One of the greatest challenges in deploying mobile applications is determining the bandwidth they will require. Guessing wrong will not only impact wide area network costs, but it can have a negative impact on user experience, thanks to the lower bandwidth capacity of mobile data services.
To calculate mobile application bandwidth requirements, network designers will need to have a mechanism for estimating bandwidth consumption if for no other reason than to predict the cost of network operations. However, there are three major challenges to be faced:
- We don't have the same range of network monitoring tools that we have in the wired environment. Where in the wired world we can monitor from the server, in the wireless we have to monitor from the mobile device.
- The monitoring tools for the different mobile operating systems do not provide the same granularity of information.
While it might be nice to have a formula that would allow you to add up data and overhead, the more precise approach is to actually test the app itself and monitor the usage it produces; then it's a good idea to see how that compares to what the carrier actually bills.
Finding a bandwidth monitor to test mobile application usage
The first step will be to define a reasonable testing protocol. Start by identifying all of the major functions the app will perform, estimate the number of times each of those function is likely to be used in a billing period, then test each function and note the incremental usage.
The most typical platforms for deploying mobile applications are Apple's iOS and Android. Given the more open nature of the Android environment, there are any number of free or low-cost apps that allow you to monitor bandwidth usage by application; in the iOS world, we typically find tools that can only monitor total usage. Those Android options include:
There are a number of apps to measure total usage on an iPhone, but none that we've found can split it out by application. Some of the more popular are:
- Bandwidth by Kaisatec (free)
- DataMan by XVision ($0.99)
- Data Usage Pro by sigterm ($1.99)
- Data Usage Monitor by wali.com (free)
You can also use the native usage monitor in iOS by going to Settings > General > Usage > Cellular Usage. The purpose of these is not to test application utilization but to monitor your overall network usage. However, just about all of them allow you to zero-out your usage, so you can do the same type of function-by-function measurement, though it will be a little more laborious. You should also disable all other applications that make use of the data service to ensure that you are measuring just from the application you are interested in.
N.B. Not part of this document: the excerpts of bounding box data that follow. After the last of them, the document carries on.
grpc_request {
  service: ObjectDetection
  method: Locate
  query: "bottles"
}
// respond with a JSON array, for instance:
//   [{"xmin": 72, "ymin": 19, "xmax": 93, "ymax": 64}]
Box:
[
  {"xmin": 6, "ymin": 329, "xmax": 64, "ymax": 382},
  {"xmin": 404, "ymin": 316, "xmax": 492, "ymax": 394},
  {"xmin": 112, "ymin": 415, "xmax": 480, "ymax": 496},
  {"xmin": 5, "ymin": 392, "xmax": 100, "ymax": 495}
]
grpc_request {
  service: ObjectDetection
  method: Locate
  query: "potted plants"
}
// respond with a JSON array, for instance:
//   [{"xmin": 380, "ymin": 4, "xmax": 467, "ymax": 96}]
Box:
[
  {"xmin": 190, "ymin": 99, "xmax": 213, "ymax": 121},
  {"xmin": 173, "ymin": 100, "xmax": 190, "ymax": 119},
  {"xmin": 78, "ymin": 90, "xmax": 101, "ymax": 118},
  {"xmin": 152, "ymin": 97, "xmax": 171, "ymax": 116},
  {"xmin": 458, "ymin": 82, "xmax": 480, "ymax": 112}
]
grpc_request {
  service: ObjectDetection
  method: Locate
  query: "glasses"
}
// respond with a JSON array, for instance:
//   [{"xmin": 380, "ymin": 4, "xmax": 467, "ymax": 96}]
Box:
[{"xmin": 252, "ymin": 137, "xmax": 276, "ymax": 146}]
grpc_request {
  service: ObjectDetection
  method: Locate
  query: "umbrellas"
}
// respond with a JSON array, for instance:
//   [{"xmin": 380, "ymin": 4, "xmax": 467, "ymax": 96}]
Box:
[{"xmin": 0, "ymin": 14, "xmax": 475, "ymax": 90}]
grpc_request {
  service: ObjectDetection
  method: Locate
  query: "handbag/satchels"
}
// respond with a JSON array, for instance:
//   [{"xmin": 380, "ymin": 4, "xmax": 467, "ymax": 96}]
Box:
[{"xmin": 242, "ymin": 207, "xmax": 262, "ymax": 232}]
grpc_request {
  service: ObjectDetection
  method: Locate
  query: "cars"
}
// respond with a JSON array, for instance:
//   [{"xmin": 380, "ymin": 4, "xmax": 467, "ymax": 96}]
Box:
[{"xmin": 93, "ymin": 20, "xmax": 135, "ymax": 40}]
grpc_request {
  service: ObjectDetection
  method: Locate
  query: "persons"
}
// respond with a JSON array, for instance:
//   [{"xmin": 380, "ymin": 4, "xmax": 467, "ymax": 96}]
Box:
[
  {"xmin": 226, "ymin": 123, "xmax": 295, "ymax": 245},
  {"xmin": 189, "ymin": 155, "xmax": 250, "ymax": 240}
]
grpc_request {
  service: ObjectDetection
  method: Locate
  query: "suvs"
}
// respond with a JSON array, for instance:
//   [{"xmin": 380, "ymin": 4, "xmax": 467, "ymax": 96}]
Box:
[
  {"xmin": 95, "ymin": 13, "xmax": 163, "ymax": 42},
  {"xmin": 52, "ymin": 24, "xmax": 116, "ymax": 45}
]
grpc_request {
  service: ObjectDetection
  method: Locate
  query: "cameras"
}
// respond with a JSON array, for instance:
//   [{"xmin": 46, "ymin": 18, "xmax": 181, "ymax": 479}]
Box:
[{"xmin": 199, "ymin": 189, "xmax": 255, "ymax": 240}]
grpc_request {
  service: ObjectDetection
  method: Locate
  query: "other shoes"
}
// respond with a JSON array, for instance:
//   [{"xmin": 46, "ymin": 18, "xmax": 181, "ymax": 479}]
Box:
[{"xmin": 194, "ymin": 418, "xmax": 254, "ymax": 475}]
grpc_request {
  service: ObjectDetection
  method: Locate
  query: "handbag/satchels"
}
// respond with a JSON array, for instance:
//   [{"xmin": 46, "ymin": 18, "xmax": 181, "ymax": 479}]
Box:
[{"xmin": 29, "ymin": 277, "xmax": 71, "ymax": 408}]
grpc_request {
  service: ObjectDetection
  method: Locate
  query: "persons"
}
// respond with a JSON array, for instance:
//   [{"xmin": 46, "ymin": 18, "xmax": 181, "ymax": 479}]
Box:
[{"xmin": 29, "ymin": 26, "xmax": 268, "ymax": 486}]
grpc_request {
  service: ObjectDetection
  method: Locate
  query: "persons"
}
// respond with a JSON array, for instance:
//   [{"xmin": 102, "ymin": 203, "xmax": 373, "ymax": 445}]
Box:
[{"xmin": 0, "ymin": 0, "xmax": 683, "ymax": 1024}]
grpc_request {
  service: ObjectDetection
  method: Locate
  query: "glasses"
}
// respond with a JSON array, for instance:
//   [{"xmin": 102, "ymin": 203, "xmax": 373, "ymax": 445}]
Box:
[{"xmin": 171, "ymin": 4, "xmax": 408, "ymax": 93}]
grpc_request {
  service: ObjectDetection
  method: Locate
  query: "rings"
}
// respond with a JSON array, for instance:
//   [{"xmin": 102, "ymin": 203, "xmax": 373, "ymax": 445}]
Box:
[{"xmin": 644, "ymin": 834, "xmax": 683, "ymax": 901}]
There are also a few data usage monitoring apps for the BlackBerry platform, but the reviews are decidedly mixed. Windows Phone has nothing for usage tracking at the moment and recommends you use the online usage tracking information the carrier provides.
Things get a little trickier if you are using a mobile device that doesn't run on one of those smartphone operating systems. Any number of purpose-built mobile devices can do bar code scanning or credit card entry functions. Typically in those cases, the manufacturer will be able to provide fairly accurate usage estimates for any of the functions the device performs.
Another area to watch is machine-to-machine applications, like meter reading, location tracking or machine monitoring. Again in those cases, the manufacturers can provide guidance, but the frequency with which the device updates the server will have a direct impact on the volume of data it consumes.
Check your mobile application bandwidth measurements against your carrier's
The last step in any of these analyses is to confirm the accuracy of your prediction against the bill. In the end, it doesn’t matter what the monitoring app has to say, the carrier will tell you what to write the check for! If there is a wide disparity between what the app reports for usage and what the carrier is billing for, you will want to do the same test with a different monitor and bring it up with the carrier if a discrepancy still remains. You probably don't want to wait until the end of the billing cycle to find out how far off you are, but most of the carriers allow you to view your current usage online.
In the end, the difference between calculating bandwidth requirements for WAN applications and mobile applications is in the constraints of the network environment. Both are still considered the task of a wide area network (WAN) designer and are essential in the application development and deployment process.